Living Colonial History

Let’s step back in time for a moment. Imagine a time with no Internet, no iPads, no television or radio, in fact, almost no one had electricity and there was very little indoor plumbing or running water. Women couldn’t vote white males owned African slaves. America is not a free country, yet, but still the subjects of the King of England. This is Williamsburg, VA in the 1700s, or as it is more commonly known – Colonial Williamsburg, one of the must-see tourist sites of the Mid-Atlantic.
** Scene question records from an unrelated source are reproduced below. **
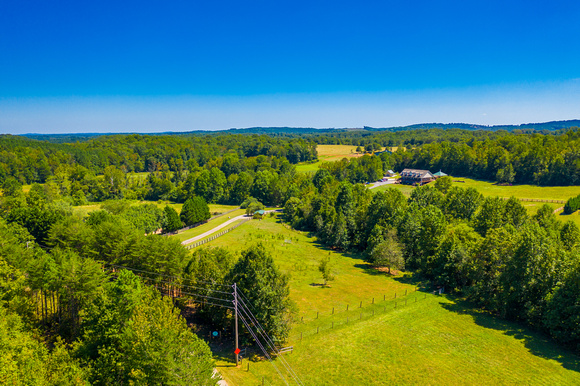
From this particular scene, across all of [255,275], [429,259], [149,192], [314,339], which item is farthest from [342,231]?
[149,192]

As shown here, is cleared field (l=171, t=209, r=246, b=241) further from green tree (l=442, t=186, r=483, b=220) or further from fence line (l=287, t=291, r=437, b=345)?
green tree (l=442, t=186, r=483, b=220)

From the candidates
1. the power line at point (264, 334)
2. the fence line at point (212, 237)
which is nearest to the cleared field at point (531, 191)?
the fence line at point (212, 237)

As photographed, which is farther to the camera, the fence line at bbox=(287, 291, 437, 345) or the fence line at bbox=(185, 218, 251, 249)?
the fence line at bbox=(185, 218, 251, 249)

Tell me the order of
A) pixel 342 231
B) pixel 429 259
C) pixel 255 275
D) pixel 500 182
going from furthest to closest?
pixel 500 182, pixel 342 231, pixel 429 259, pixel 255 275

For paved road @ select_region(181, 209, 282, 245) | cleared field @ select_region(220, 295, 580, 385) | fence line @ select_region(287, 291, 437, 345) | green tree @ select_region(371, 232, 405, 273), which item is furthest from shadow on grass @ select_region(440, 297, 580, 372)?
paved road @ select_region(181, 209, 282, 245)

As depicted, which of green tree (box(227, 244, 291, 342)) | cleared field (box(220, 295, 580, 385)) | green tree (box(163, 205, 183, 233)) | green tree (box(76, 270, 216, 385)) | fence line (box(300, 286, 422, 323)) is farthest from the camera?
green tree (box(163, 205, 183, 233))

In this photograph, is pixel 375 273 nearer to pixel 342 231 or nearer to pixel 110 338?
pixel 342 231

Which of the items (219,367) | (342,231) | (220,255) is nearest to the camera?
(219,367)
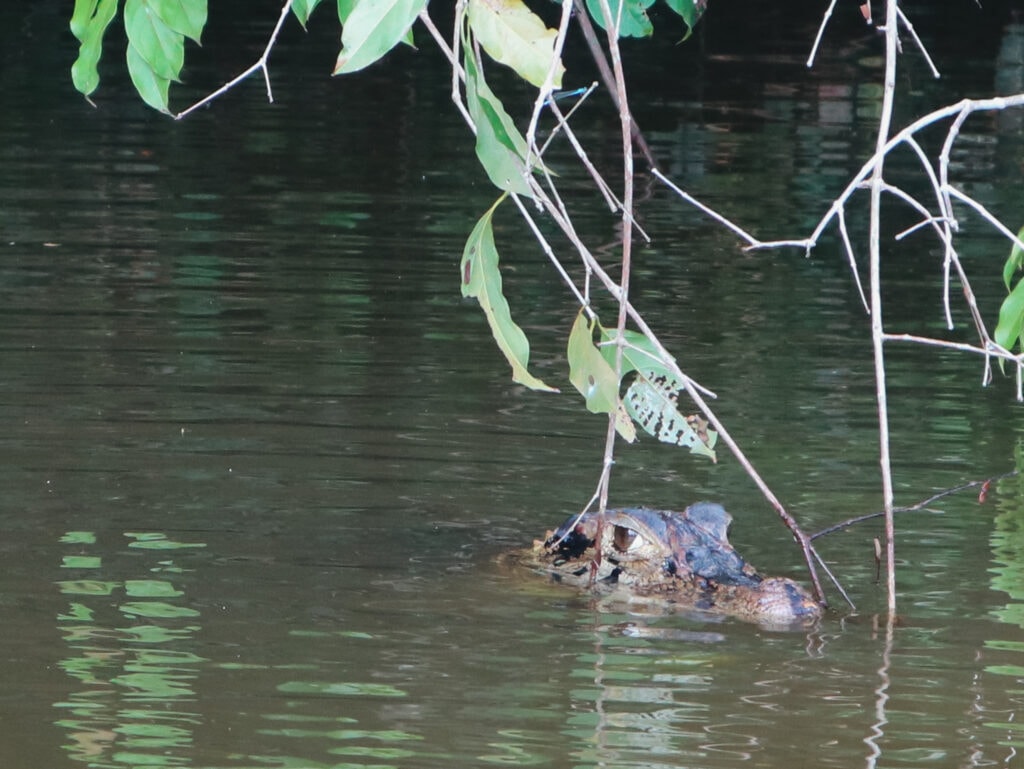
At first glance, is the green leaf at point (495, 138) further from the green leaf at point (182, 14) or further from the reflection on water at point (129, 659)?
the reflection on water at point (129, 659)

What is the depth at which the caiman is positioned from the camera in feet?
18.8

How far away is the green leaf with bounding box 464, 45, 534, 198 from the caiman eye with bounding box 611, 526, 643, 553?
2.54m

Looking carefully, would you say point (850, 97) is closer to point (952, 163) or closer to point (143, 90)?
point (952, 163)

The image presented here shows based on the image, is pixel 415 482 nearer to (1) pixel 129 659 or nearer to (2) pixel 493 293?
(1) pixel 129 659

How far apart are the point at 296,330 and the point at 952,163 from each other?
9.41m

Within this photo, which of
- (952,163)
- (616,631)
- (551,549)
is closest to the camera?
(616,631)

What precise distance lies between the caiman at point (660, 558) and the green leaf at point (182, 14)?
2444mm

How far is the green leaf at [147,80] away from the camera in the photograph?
11.8 ft

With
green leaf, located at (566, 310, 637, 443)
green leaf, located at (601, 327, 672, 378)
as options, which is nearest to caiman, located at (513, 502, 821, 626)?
green leaf, located at (601, 327, 672, 378)

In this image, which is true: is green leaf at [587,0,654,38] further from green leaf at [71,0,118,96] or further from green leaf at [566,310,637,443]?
green leaf at [71,0,118,96]

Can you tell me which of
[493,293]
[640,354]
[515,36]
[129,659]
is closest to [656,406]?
[640,354]

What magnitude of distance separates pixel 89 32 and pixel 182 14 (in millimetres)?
257

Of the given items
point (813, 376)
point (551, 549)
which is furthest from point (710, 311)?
point (551, 549)

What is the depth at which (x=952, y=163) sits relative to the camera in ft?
55.9
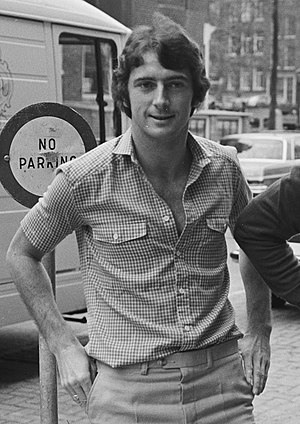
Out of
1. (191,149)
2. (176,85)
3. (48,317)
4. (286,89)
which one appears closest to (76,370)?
(48,317)

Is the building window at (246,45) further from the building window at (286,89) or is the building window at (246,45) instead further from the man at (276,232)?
the man at (276,232)

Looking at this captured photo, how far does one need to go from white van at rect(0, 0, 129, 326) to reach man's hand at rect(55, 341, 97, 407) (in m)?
4.33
When we arrived, our first quantum leap was into the Governor’s Palace. Our guide, dressed in the period frock of one of the Governor’s house workers, brought us into the house. Decorated for the period, with many of the furnishings actually owned by John Murray, fourth Earl of Dunmore when he lived here with his wife and young family, the house was lavish for the time, and substantially larger than most at three levels and nearly 3,400 square feet for the living quarters.

The first level of the home was exquisitely decorated with weapons of all kinds – muskets and swords of all sizes – and of course the royal coat of arms. The goal of course was to intimidate and inspire depending upon the guest – and we’re sure visitors got whichever message was appropriate.

The family quarters on the second floor were decorated in bright colors, beautiful wallpaper and elegant furniture. The living space was large for the colonial standard when many of the Governor’s subjects were living in a one room house, but small by the Murrays’ standards. In fact, the Governor and his wife were quite wealthy and owned a much larger home in England. In fact, the home they left behind in New York (prior to accepting the Virginia governorship) was even larger – likely a disappointment for he and his family.

The grounds housed other sheds, reproduced on the original foundation plates, for meat salting and smoking, kitchen, scullery (where animals are prepared for eatin’) and a laundry. Perhaps the strangest outshed was the one called the “bath house” which we were told was not used for bathing, but as a “rinse” off spot for the Governor on those stiflingly hot Virginia summer days.

We then made our way towards  the Capitol. We made quick stops at the many shops and taverns along with a printing and bookmaking house and coffee house. The coffee house offered a free cup of coffee, tea or chocolate a.k.a. hot chocolate, an a chance for lunch with a full-on colonial re-enactor (fully in character, while many at other sites were not.) Each location offered brief tours with an abundance of information. For example, we learned:

  • Taverns, or “public houses,” in colonial days had to provide rooms (not beds), food and place to board your horse – so in practice, it was more like hotels of today.
  • Books were extremely expensive to purchase as the paper was made from cloth – literally old clothing. A piece of paper cost as much as schilling, and the books were bound in leather, making them available only to the wealthiest land owners. As a result, most of what we know about the average colonist is drawn archaeological evidence and from how these individuals were described by the wealthy.

The best part of the day was an amazing reenactment of Mrs. Washington’s historic visit to Williamsburg following the country’s entry into war with the British. She thanked the crowd for coming and interacted with many actors in the crowd. In particular she thanked one gentleman for his service and offered to pay for a doctor to look at his damaged leg. It was a heartwarming exchange and set the mood for the entire period.

After seeing multiple commercials when we were kids, it was pretty amazing to see this place in person, and would be a great place to take kids. The entire park is overwhelmingly large – with hundreds of building it is actually the largest living history site in the United States. There’s also Jamestown and Yorktown available to explore.